Touring the Carriage Gallery
At Downpatrick itself, passengers had the opportunity to view the extensive Carriage Gallery which contains many treasures from Irish railway history, including a beautifully restored Belfast & County Down Railway 'railmotor' carriage of 1905, designed for suburban trains out of Belfast, and a 1902-built carriage once used by the Great Southern & Western Railway on the lines from Dublin to Cork among other routes. Also on display was E Class diesel shunter No.E421, built in Dublin's Inchicore Works in 1962.
After the final steam train arrived back in from Inch Abbey, there was plenty of spectacle to be had from watching the various shunting operations at Downpatrick, with the Irish Traction Group's popular 141 class GM Bo-Bo No.146 making a cameo appearance. However, there was on last item of important business to attend to...
A real Irish railway gem
Táilte Tours' David Walsh (right) presents the Downpatrick & County Down Railway's Jonathan King (left) with a contribution towards the restoration of 1875-vintage tank engine No.90, which was buiit in Dublin's Inchicore Works.

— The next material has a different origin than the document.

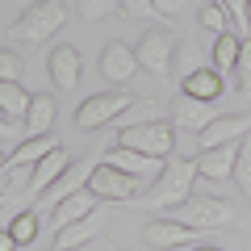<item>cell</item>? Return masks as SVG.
<instances>
[{"instance_id":"7","label":"cell","mask_w":251,"mask_h":251,"mask_svg":"<svg viewBox=\"0 0 251 251\" xmlns=\"http://www.w3.org/2000/svg\"><path fill=\"white\" fill-rule=\"evenodd\" d=\"M134 54H138V67H147L151 75H168L172 72V54H176V38L155 25V29H147V34L138 38Z\"/></svg>"},{"instance_id":"39","label":"cell","mask_w":251,"mask_h":251,"mask_svg":"<svg viewBox=\"0 0 251 251\" xmlns=\"http://www.w3.org/2000/svg\"><path fill=\"white\" fill-rule=\"evenodd\" d=\"M247 25H251V0H247Z\"/></svg>"},{"instance_id":"24","label":"cell","mask_w":251,"mask_h":251,"mask_svg":"<svg viewBox=\"0 0 251 251\" xmlns=\"http://www.w3.org/2000/svg\"><path fill=\"white\" fill-rule=\"evenodd\" d=\"M176 54H180V59H176V75H180V80L193 75V72H201V67H209L205 54H201V46L188 42V38H184V42H176Z\"/></svg>"},{"instance_id":"40","label":"cell","mask_w":251,"mask_h":251,"mask_svg":"<svg viewBox=\"0 0 251 251\" xmlns=\"http://www.w3.org/2000/svg\"><path fill=\"white\" fill-rule=\"evenodd\" d=\"M197 251H222V247H197Z\"/></svg>"},{"instance_id":"26","label":"cell","mask_w":251,"mask_h":251,"mask_svg":"<svg viewBox=\"0 0 251 251\" xmlns=\"http://www.w3.org/2000/svg\"><path fill=\"white\" fill-rule=\"evenodd\" d=\"M9 234L17 239V247L34 243V234H38V214H34V209H21V214L9 222Z\"/></svg>"},{"instance_id":"16","label":"cell","mask_w":251,"mask_h":251,"mask_svg":"<svg viewBox=\"0 0 251 251\" xmlns=\"http://www.w3.org/2000/svg\"><path fill=\"white\" fill-rule=\"evenodd\" d=\"M172 122H176L180 130H188V134H201V130L214 122V113H209V100L180 97V100H176V109H172Z\"/></svg>"},{"instance_id":"23","label":"cell","mask_w":251,"mask_h":251,"mask_svg":"<svg viewBox=\"0 0 251 251\" xmlns=\"http://www.w3.org/2000/svg\"><path fill=\"white\" fill-rule=\"evenodd\" d=\"M143 122H163V109H159V100H147V105H143V100H134V105H130V109H126V113L122 117H117V130H126V126H143Z\"/></svg>"},{"instance_id":"5","label":"cell","mask_w":251,"mask_h":251,"mask_svg":"<svg viewBox=\"0 0 251 251\" xmlns=\"http://www.w3.org/2000/svg\"><path fill=\"white\" fill-rule=\"evenodd\" d=\"M134 105L130 92H92L80 109H75V130H97V126H109Z\"/></svg>"},{"instance_id":"18","label":"cell","mask_w":251,"mask_h":251,"mask_svg":"<svg viewBox=\"0 0 251 251\" xmlns=\"http://www.w3.org/2000/svg\"><path fill=\"white\" fill-rule=\"evenodd\" d=\"M180 88H184V97H197V100H209V105H214V100L226 92V84H222V75H218L214 67H201V72L184 75Z\"/></svg>"},{"instance_id":"30","label":"cell","mask_w":251,"mask_h":251,"mask_svg":"<svg viewBox=\"0 0 251 251\" xmlns=\"http://www.w3.org/2000/svg\"><path fill=\"white\" fill-rule=\"evenodd\" d=\"M0 84H21V54L0 46Z\"/></svg>"},{"instance_id":"37","label":"cell","mask_w":251,"mask_h":251,"mask_svg":"<svg viewBox=\"0 0 251 251\" xmlns=\"http://www.w3.org/2000/svg\"><path fill=\"white\" fill-rule=\"evenodd\" d=\"M239 84H243V97L251 100V75H247V80H239Z\"/></svg>"},{"instance_id":"19","label":"cell","mask_w":251,"mask_h":251,"mask_svg":"<svg viewBox=\"0 0 251 251\" xmlns=\"http://www.w3.org/2000/svg\"><path fill=\"white\" fill-rule=\"evenodd\" d=\"M54 147H59V143H50L46 134H29L25 143H17V147H13V159H9V168H34V163L42 159V155H50Z\"/></svg>"},{"instance_id":"27","label":"cell","mask_w":251,"mask_h":251,"mask_svg":"<svg viewBox=\"0 0 251 251\" xmlns=\"http://www.w3.org/2000/svg\"><path fill=\"white\" fill-rule=\"evenodd\" d=\"M234 184H239V193H247V197H251V134L239 143V159H234Z\"/></svg>"},{"instance_id":"25","label":"cell","mask_w":251,"mask_h":251,"mask_svg":"<svg viewBox=\"0 0 251 251\" xmlns=\"http://www.w3.org/2000/svg\"><path fill=\"white\" fill-rule=\"evenodd\" d=\"M197 21H201V29L205 34H214V38H222V34H230V13L222 9V4H201V13H197Z\"/></svg>"},{"instance_id":"21","label":"cell","mask_w":251,"mask_h":251,"mask_svg":"<svg viewBox=\"0 0 251 251\" xmlns=\"http://www.w3.org/2000/svg\"><path fill=\"white\" fill-rule=\"evenodd\" d=\"M239 42H243L239 34H222V38H214V54H209V67H214L218 75L234 72V63H239Z\"/></svg>"},{"instance_id":"11","label":"cell","mask_w":251,"mask_h":251,"mask_svg":"<svg viewBox=\"0 0 251 251\" xmlns=\"http://www.w3.org/2000/svg\"><path fill=\"white\" fill-rule=\"evenodd\" d=\"M234 159H239V143L209 147V151H201V155H197V176H205L209 184L234 180Z\"/></svg>"},{"instance_id":"4","label":"cell","mask_w":251,"mask_h":251,"mask_svg":"<svg viewBox=\"0 0 251 251\" xmlns=\"http://www.w3.org/2000/svg\"><path fill=\"white\" fill-rule=\"evenodd\" d=\"M63 21H67V4H63V0H38V4H29V9L21 13L17 34L25 38V42H46V38H54L63 29Z\"/></svg>"},{"instance_id":"12","label":"cell","mask_w":251,"mask_h":251,"mask_svg":"<svg viewBox=\"0 0 251 251\" xmlns=\"http://www.w3.org/2000/svg\"><path fill=\"white\" fill-rule=\"evenodd\" d=\"M46 67H50V84L59 92H72L75 84H80V72H84L80 50H75V46H54L50 59H46Z\"/></svg>"},{"instance_id":"13","label":"cell","mask_w":251,"mask_h":251,"mask_svg":"<svg viewBox=\"0 0 251 251\" xmlns=\"http://www.w3.org/2000/svg\"><path fill=\"white\" fill-rule=\"evenodd\" d=\"M97 205H100V197L92 193V188H75L72 197H63L59 205L50 209V226H54V230H63V226H72V222H80V218L97 214Z\"/></svg>"},{"instance_id":"42","label":"cell","mask_w":251,"mask_h":251,"mask_svg":"<svg viewBox=\"0 0 251 251\" xmlns=\"http://www.w3.org/2000/svg\"><path fill=\"white\" fill-rule=\"evenodd\" d=\"M122 251H126V247H122Z\"/></svg>"},{"instance_id":"20","label":"cell","mask_w":251,"mask_h":251,"mask_svg":"<svg viewBox=\"0 0 251 251\" xmlns=\"http://www.w3.org/2000/svg\"><path fill=\"white\" fill-rule=\"evenodd\" d=\"M54 97H42L38 92L34 100H29V113H25V130L29 134H50V126H54Z\"/></svg>"},{"instance_id":"6","label":"cell","mask_w":251,"mask_h":251,"mask_svg":"<svg viewBox=\"0 0 251 251\" xmlns=\"http://www.w3.org/2000/svg\"><path fill=\"white\" fill-rule=\"evenodd\" d=\"M138 184H143V180L117 172L113 163H97V168L84 176V188H92L100 201H134L138 197Z\"/></svg>"},{"instance_id":"33","label":"cell","mask_w":251,"mask_h":251,"mask_svg":"<svg viewBox=\"0 0 251 251\" xmlns=\"http://www.w3.org/2000/svg\"><path fill=\"white\" fill-rule=\"evenodd\" d=\"M218 4H222V9L230 13V21H234V25H243V21H247V0H218Z\"/></svg>"},{"instance_id":"17","label":"cell","mask_w":251,"mask_h":251,"mask_svg":"<svg viewBox=\"0 0 251 251\" xmlns=\"http://www.w3.org/2000/svg\"><path fill=\"white\" fill-rule=\"evenodd\" d=\"M97 234H100V214H88V218H80V222L54 230V251H75V247H84V243H92Z\"/></svg>"},{"instance_id":"15","label":"cell","mask_w":251,"mask_h":251,"mask_svg":"<svg viewBox=\"0 0 251 251\" xmlns=\"http://www.w3.org/2000/svg\"><path fill=\"white\" fill-rule=\"evenodd\" d=\"M67 168H72V155L63 151V147H54L50 155H42V159L34 163V180H29V193H38V197H42V193H46V188H50V184H54V180H59Z\"/></svg>"},{"instance_id":"31","label":"cell","mask_w":251,"mask_h":251,"mask_svg":"<svg viewBox=\"0 0 251 251\" xmlns=\"http://www.w3.org/2000/svg\"><path fill=\"white\" fill-rule=\"evenodd\" d=\"M122 13H130V17H138V21L159 17V13H155V0H122Z\"/></svg>"},{"instance_id":"32","label":"cell","mask_w":251,"mask_h":251,"mask_svg":"<svg viewBox=\"0 0 251 251\" xmlns=\"http://www.w3.org/2000/svg\"><path fill=\"white\" fill-rule=\"evenodd\" d=\"M234 72H239V80H247V75H251V38H243V42H239V63H234Z\"/></svg>"},{"instance_id":"1","label":"cell","mask_w":251,"mask_h":251,"mask_svg":"<svg viewBox=\"0 0 251 251\" xmlns=\"http://www.w3.org/2000/svg\"><path fill=\"white\" fill-rule=\"evenodd\" d=\"M193 180H197V159H163V172L147 184L143 205L147 209H172L193 197Z\"/></svg>"},{"instance_id":"9","label":"cell","mask_w":251,"mask_h":251,"mask_svg":"<svg viewBox=\"0 0 251 251\" xmlns=\"http://www.w3.org/2000/svg\"><path fill=\"white\" fill-rule=\"evenodd\" d=\"M100 75H105L109 84H130V80L138 75V54H134V46L109 42L105 50H100Z\"/></svg>"},{"instance_id":"14","label":"cell","mask_w":251,"mask_h":251,"mask_svg":"<svg viewBox=\"0 0 251 251\" xmlns=\"http://www.w3.org/2000/svg\"><path fill=\"white\" fill-rule=\"evenodd\" d=\"M105 163H113L117 172H126V176H134V180H151V176H159V172H163V159L138 155V151H130V147H117V143L109 147Z\"/></svg>"},{"instance_id":"38","label":"cell","mask_w":251,"mask_h":251,"mask_svg":"<svg viewBox=\"0 0 251 251\" xmlns=\"http://www.w3.org/2000/svg\"><path fill=\"white\" fill-rule=\"evenodd\" d=\"M4 163H9V159H4V147H0V168H4Z\"/></svg>"},{"instance_id":"36","label":"cell","mask_w":251,"mask_h":251,"mask_svg":"<svg viewBox=\"0 0 251 251\" xmlns=\"http://www.w3.org/2000/svg\"><path fill=\"white\" fill-rule=\"evenodd\" d=\"M0 251H17V239H13V234H9V226L0 230Z\"/></svg>"},{"instance_id":"41","label":"cell","mask_w":251,"mask_h":251,"mask_svg":"<svg viewBox=\"0 0 251 251\" xmlns=\"http://www.w3.org/2000/svg\"><path fill=\"white\" fill-rule=\"evenodd\" d=\"M29 4H38V0H29Z\"/></svg>"},{"instance_id":"28","label":"cell","mask_w":251,"mask_h":251,"mask_svg":"<svg viewBox=\"0 0 251 251\" xmlns=\"http://www.w3.org/2000/svg\"><path fill=\"white\" fill-rule=\"evenodd\" d=\"M75 9H80L84 21H105V17H113V13H122V0H80Z\"/></svg>"},{"instance_id":"3","label":"cell","mask_w":251,"mask_h":251,"mask_svg":"<svg viewBox=\"0 0 251 251\" xmlns=\"http://www.w3.org/2000/svg\"><path fill=\"white\" fill-rule=\"evenodd\" d=\"M172 143H176V134H172L168 122H143V126H126V130H117V147H130V151L151 155V159H168Z\"/></svg>"},{"instance_id":"35","label":"cell","mask_w":251,"mask_h":251,"mask_svg":"<svg viewBox=\"0 0 251 251\" xmlns=\"http://www.w3.org/2000/svg\"><path fill=\"white\" fill-rule=\"evenodd\" d=\"M13 138H17V126H13V117H4V113H0V147H4V143H13Z\"/></svg>"},{"instance_id":"34","label":"cell","mask_w":251,"mask_h":251,"mask_svg":"<svg viewBox=\"0 0 251 251\" xmlns=\"http://www.w3.org/2000/svg\"><path fill=\"white\" fill-rule=\"evenodd\" d=\"M188 9V0H155V13L159 17H176V13Z\"/></svg>"},{"instance_id":"10","label":"cell","mask_w":251,"mask_h":251,"mask_svg":"<svg viewBox=\"0 0 251 251\" xmlns=\"http://www.w3.org/2000/svg\"><path fill=\"white\" fill-rule=\"evenodd\" d=\"M143 234H147V243H151V247L172 251V247H184V243H193L201 230H193V226L176 222V218H151V222L143 226Z\"/></svg>"},{"instance_id":"2","label":"cell","mask_w":251,"mask_h":251,"mask_svg":"<svg viewBox=\"0 0 251 251\" xmlns=\"http://www.w3.org/2000/svg\"><path fill=\"white\" fill-rule=\"evenodd\" d=\"M168 218L193 226V230H226V226L234 222V205H230V201H222V197H209V193H193L188 201L172 205Z\"/></svg>"},{"instance_id":"29","label":"cell","mask_w":251,"mask_h":251,"mask_svg":"<svg viewBox=\"0 0 251 251\" xmlns=\"http://www.w3.org/2000/svg\"><path fill=\"white\" fill-rule=\"evenodd\" d=\"M75 188H80V168H75V172H72V168H67V172H63V176H59V180H54V184H50V188H46V197H50V201H54V205H59V201H63V197H72Z\"/></svg>"},{"instance_id":"8","label":"cell","mask_w":251,"mask_h":251,"mask_svg":"<svg viewBox=\"0 0 251 251\" xmlns=\"http://www.w3.org/2000/svg\"><path fill=\"white\" fill-rule=\"evenodd\" d=\"M251 134V113H218L214 122L201 130V151H209V147H226V143H243V138Z\"/></svg>"},{"instance_id":"22","label":"cell","mask_w":251,"mask_h":251,"mask_svg":"<svg viewBox=\"0 0 251 251\" xmlns=\"http://www.w3.org/2000/svg\"><path fill=\"white\" fill-rule=\"evenodd\" d=\"M29 100H34V97H29L21 84H0V113H4V117H13V122H25Z\"/></svg>"}]
</instances>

One of the primary aims behind the Tailte Tours initiative is to help raise awareness and funds for railway preservation in Ireland. Downpatrick is the first of a number of groups to benefit from this, and it was with pleasure that our own David Walsh made his way to Downpatrick loco shed to present Jonathan King, Downpatrick & County Down Railway board member with a contribution towards the restoration of their Great Southern & Western Railway tank engine No.90. Built in Inchicore Works, Dublin, in 1875 for the Castleisland Railway in County Kerry, this is delightful little engine has a connection to all four provinces in Ireland. It spent a lot of its working life in the Cork area and its early preservation career saw it restored by the Tuam-based Westrail group, who completely overhauled the loco in the late 1980s. Moving to Downpatrick in the 2000s, she is next in line for restoration at Downpatrick and a fundraising appeal will be launching presently. You can read more about her history here.
A sweet trip back to Dublin
Having said our farewells, it was time to board our bus back to Dublin, once again entertained by Jonathan Beaumont's insights and anecdotes. Our friends at Downpatrick had even given us some sweets for the journey home, which were hastily devoured. It seemed like no time at all before we were back in Dublin and on time too. All being told, everyone seemed to have enjoyed the day and some were not even off the bus before asking when and where our next trip would be...
Our huge thanks to all at the Downpatrick & County Down Railway and the Irish Traction Group for pulling out all the stops to ensure we had a fun-filled day at Ireland's only standard gauge heritage railway. Special thanks also to our coach driver Tom for the excellent service throughout—we think he enjoyed the day too.